Breakthrough for biomass handling
Through the investments Drax Group and its partners have made, the UK’s largest coal-to-biomass conversion project has generated over £710 million (≈ EUR 846 million) in gross domestic product (GDP) since 2009 in today’s prices. Of this, almost £280 million (≈ EUR 333 million) is attributed to capital investments into UK logistics and infrastructure. For Siwertell, it has meant a breakthrough in the UK for its multi-fuel handling solutions.
According to a report commissioned by Drax Group Plc and carried out by Oxford Economics, an independent global advisory providing reports, forecasts and analytical tools, the investments made by Drax and its partners in the coal-to-biomass conversion process has given rise to over £710 million (≈ EUR 846 million) in gross domestic product (GDP) since 2009, measured in today’s prices.
Biomass infrastructure at scale
Published in September 2016, the report “The Economic Impact of Drax Group in the UK” also highlights that the Drax project has necessitated the parallel development of an entirely new infrastructure and at an unprecedented scale. Drax and its partners— the Port of Tyne, the Humber Ports of Immingham and Hull, the Port of Liverpool, DB Cargo UK and GB Rail freight —have together developed a large, specialised freight and logistics infrastructure dedicated to the import, storage and delivery of wood pellets.
Port operators, freight service providers and rail wagon manufacturers all undertook work linked to the biomass conversion. According to the report, these capital investments have contributed almost £280 million (≈ EUR 333 million) to UK GDP in the eight years to 2016, measured in 2016 prices. They also supported around 4 400 annual jobs. Beyond the construction phase, this biomass infrastructure now supports a range of permanent jobs, from operations at the port facilities to the provision of logistics services for biomass cargo.
Seen as a whole the development is nothing short of remarkable given that wood pellets have fundamentally diﬀerent physical properties to coal– they need to be kept dry and be handled gently end-to-end along the entire logistics chain to avoid fuel degradation and hazards associated with combustible dust just to mention a few issues that need to be addressed.
Port of Tyne
Associated British Ports (ABP) Port of Tyne began its preparations to receive biomass shipments in 2009, after entering a long-term agreement with Drax.

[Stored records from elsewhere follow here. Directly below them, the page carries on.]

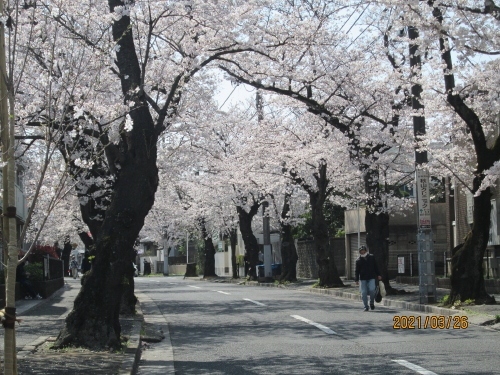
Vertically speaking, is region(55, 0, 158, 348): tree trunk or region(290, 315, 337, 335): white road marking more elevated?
region(55, 0, 158, 348): tree trunk

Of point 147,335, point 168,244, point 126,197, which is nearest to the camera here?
point 126,197

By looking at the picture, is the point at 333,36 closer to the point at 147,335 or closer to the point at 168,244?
the point at 147,335

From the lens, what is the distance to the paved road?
970 cm

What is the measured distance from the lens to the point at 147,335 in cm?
1382

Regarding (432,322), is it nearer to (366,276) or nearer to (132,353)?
(366,276)

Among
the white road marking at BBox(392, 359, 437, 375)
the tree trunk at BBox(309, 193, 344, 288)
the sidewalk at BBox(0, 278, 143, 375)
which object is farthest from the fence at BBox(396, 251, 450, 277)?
the white road marking at BBox(392, 359, 437, 375)

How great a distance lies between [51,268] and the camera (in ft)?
106

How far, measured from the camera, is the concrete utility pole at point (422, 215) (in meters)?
18.8

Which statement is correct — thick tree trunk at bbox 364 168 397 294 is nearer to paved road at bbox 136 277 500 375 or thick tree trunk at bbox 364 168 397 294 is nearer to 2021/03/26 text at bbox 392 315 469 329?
paved road at bbox 136 277 500 375

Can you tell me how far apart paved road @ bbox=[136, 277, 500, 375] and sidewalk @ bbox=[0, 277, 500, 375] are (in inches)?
14.0

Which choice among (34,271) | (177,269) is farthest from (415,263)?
(177,269)

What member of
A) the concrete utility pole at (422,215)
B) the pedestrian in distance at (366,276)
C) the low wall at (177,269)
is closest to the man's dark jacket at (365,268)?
the pedestrian in distance at (366,276)

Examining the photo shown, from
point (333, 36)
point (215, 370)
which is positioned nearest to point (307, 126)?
point (333, 36)

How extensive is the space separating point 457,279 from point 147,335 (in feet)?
26.3
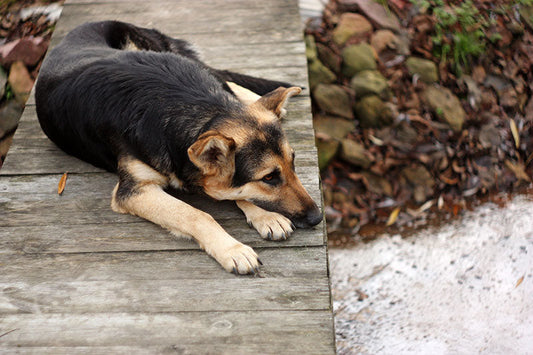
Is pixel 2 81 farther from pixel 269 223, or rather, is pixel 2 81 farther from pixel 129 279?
pixel 269 223

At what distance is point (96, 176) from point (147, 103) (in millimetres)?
894

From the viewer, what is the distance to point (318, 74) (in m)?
6.62

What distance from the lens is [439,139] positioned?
6.50 metres

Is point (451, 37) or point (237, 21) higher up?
point (237, 21)

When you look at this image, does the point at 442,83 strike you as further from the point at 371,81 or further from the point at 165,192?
the point at 165,192

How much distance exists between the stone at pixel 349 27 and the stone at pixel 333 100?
0.77 metres

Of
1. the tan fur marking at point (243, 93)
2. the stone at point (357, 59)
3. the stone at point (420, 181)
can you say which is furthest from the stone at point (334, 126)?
the tan fur marking at point (243, 93)

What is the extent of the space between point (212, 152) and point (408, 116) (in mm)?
4084

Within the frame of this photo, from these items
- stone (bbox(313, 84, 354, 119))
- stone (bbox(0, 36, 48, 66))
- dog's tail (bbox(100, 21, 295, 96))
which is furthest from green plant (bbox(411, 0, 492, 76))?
stone (bbox(0, 36, 48, 66))

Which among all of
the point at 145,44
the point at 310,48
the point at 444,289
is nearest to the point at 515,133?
the point at 444,289

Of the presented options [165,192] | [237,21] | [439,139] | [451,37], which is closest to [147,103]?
[165,192]

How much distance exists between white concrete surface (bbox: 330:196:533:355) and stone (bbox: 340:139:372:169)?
3.45 feet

Around £16 million (≈ EUR 19 million) was invested in constructing a biomass handling facility with rail loading capacity to manage up to two million tonnes per annum.
Dredging to deepen water in its berths to accommodate larger vessels was also carried out. The ﬁrst vessel with wood pellets was unloaded in September 2010 and the Port of Tyne has handled over six million tonnes in total since then.
Port of Hull
The largest share of the infrastructure investment has been into the ABP Humber Ports at Immingham and Hull. The ﬁrst part of the £150 million (≈ EUR 178 million) investment was the construction of a £26 million (≈ EUR 31 million) specialised rail loading facility at Hull, which opened in late 2014. The award winning facility can hold 1 800 tonnes of pellets and it takes approximately 35 minutes to ﬁll a 25-wagon trainset. On an annual basis, it can handle up to one million tonnes.

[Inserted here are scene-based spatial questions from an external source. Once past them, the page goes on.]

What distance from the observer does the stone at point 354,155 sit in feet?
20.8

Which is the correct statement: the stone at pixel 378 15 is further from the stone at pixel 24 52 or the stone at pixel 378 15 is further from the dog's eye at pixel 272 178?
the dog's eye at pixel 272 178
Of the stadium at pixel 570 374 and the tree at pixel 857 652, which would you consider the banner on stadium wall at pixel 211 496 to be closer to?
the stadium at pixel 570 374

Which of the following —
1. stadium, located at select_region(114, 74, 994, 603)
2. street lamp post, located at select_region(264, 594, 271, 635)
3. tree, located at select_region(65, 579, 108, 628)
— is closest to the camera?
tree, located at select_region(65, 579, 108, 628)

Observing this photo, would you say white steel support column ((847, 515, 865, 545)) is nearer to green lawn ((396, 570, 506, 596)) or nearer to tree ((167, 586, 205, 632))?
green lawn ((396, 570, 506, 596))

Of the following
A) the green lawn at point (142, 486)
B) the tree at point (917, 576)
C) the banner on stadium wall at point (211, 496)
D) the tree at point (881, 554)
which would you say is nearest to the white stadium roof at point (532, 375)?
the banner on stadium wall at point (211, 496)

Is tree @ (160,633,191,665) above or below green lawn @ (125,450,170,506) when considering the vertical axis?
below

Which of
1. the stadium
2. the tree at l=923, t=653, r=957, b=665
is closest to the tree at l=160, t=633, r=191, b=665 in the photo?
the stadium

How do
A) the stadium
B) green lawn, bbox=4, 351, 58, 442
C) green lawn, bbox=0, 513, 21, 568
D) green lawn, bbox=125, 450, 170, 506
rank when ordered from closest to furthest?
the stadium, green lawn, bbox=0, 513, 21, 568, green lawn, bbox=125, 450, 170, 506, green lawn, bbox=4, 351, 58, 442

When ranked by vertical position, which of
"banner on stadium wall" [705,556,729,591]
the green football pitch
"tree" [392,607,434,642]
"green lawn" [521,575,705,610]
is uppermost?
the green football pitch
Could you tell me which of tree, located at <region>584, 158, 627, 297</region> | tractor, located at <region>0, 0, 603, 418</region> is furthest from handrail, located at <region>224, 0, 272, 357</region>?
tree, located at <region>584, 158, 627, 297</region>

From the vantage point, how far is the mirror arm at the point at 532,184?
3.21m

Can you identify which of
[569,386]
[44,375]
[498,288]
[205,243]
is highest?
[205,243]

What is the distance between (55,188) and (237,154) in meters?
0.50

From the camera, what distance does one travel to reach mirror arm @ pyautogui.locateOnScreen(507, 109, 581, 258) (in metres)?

In December 2015, a new £4 million (≈ EUR 4.8 million) warehouse for the storage of dry bulk cargoes was opened. The specially designed multi-purpose facility is used to store up to 26 000 m3 pellets. Features include ledge free internal walls to prevent dust accumulation, incipient aspirating ﬁre detection system, LED lighting, wireless carbon monoxide and heat monitoring, an expanding foam ﬁre suppression system, smoke extraction capabilities and an internal and external mist air system to control dust.
Port of Immingham
Across the estuary in Immingham, the second part of the investment was to develop the Immingham Renewable Fuels Terminal (IRFT). The Port of Immingham is already the UK’s largest port by tonnage, handling in excess of 55 million tonnes per annum. Oil and coal account for around 30 million tonnes whereas dry bulk commodities, including biomass, account for the balance.

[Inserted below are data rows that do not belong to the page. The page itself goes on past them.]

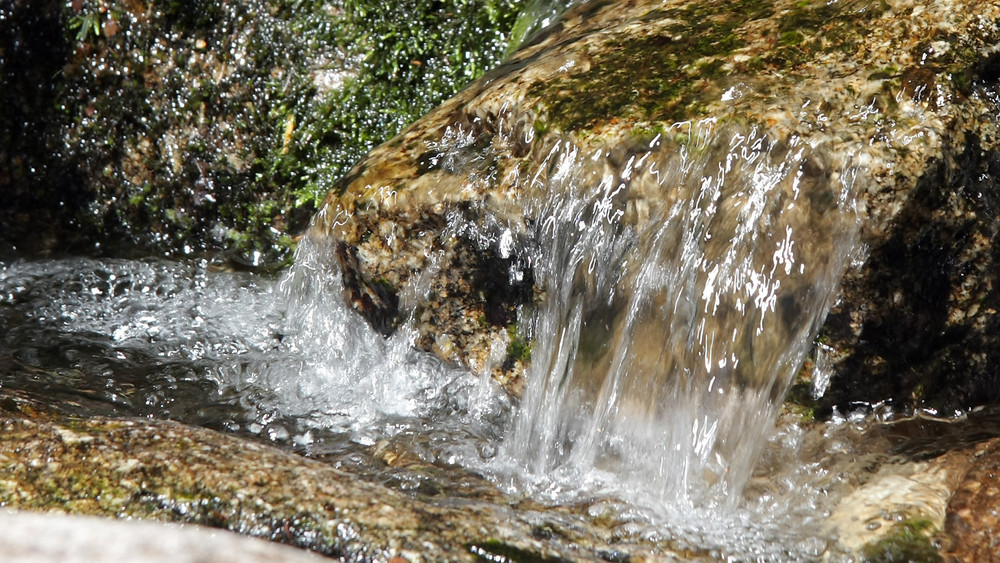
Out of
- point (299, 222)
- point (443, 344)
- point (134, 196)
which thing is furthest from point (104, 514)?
point (134, 196)

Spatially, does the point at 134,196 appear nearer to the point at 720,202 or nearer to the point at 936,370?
the point at 720,202

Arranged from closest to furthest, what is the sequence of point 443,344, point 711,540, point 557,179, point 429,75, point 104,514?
point 104,514 < point 711,540 < point 557,179 < point 443,344 < point 429,75

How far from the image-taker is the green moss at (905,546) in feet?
8.15

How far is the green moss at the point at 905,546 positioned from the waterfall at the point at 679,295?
51cm

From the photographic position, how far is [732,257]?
9.77 ft

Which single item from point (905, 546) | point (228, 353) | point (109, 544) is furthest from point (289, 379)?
point (905, 546)

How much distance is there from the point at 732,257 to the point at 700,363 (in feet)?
1.32

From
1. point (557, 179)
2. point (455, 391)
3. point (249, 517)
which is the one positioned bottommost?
point (455, 391)

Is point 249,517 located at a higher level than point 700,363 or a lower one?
higher

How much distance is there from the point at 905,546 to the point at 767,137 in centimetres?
141

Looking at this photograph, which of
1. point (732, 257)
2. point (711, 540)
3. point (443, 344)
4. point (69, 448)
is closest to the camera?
point (69, 448)

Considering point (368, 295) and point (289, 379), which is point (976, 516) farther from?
point (289, 379)

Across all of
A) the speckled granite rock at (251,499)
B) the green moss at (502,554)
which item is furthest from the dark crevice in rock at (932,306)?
the green moss at (502,554)

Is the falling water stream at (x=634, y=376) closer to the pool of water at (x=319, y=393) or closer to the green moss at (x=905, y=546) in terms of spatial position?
the pool of water at (x=319, y=393)
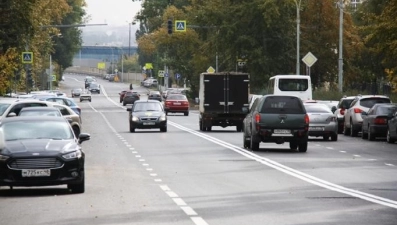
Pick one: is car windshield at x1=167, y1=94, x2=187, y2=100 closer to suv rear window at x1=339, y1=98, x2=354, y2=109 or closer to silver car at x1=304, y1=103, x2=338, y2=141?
suv rear window at x1=339, y1=98, x2=354, y2=109

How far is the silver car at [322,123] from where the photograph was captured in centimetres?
4547

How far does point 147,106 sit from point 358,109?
31.3 feet

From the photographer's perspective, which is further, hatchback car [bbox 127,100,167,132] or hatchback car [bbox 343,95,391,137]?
hatchback car [bbox 127,100,167,132]

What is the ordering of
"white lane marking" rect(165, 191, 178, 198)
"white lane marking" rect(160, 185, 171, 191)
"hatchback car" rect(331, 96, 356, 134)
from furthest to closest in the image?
"hatchback car" rect(331, 96, 356, 134) → "white lane marking" rect(160, 185, 171, 191) → "white lane marking" rect(165, 191, 178, 198)

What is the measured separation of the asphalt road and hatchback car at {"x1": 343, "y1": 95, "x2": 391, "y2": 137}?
11.0m

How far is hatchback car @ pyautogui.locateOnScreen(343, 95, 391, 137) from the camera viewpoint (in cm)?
4991

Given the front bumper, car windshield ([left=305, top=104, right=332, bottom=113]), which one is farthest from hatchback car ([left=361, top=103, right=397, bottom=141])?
the front bumper

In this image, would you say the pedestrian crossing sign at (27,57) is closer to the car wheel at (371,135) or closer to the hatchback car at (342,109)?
the hatchback car at (342,109)

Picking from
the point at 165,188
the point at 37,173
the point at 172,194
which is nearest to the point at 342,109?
the point at 165,188

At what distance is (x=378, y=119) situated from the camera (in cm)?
4562

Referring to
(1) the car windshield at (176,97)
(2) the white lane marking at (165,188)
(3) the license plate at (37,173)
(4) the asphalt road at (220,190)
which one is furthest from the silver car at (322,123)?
(1) the car windshield at (176,97)

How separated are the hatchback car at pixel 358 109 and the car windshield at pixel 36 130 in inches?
1136

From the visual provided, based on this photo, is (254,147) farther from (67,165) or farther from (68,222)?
(68,222)

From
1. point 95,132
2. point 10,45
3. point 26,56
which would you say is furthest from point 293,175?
point 26,56
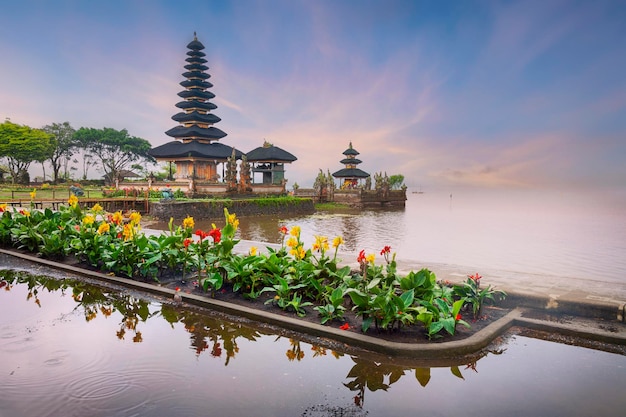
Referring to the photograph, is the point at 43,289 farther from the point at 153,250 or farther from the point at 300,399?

Consisting of two multi-fuel ship unloaders, eight 25 000 tonne storage silos and a rail-loading facility, the IRFT is designed as a multi-customer terminal with Drax the ﬁrst customer to use the facilities. In July 2015 the facility received and discharged a Panamax-class vessel carrying almost 60 000 tonnes of pellets, the world’s largest ever single shipment.
The IRFT has been designed to handle pellets arriving in dedicated self-trimming bulk vessels of between 25 000 and 50 000 dwt. At full capacity, the terminal will handle about 6 million tonnes pellets per annum with the unloaders in almost constant operation.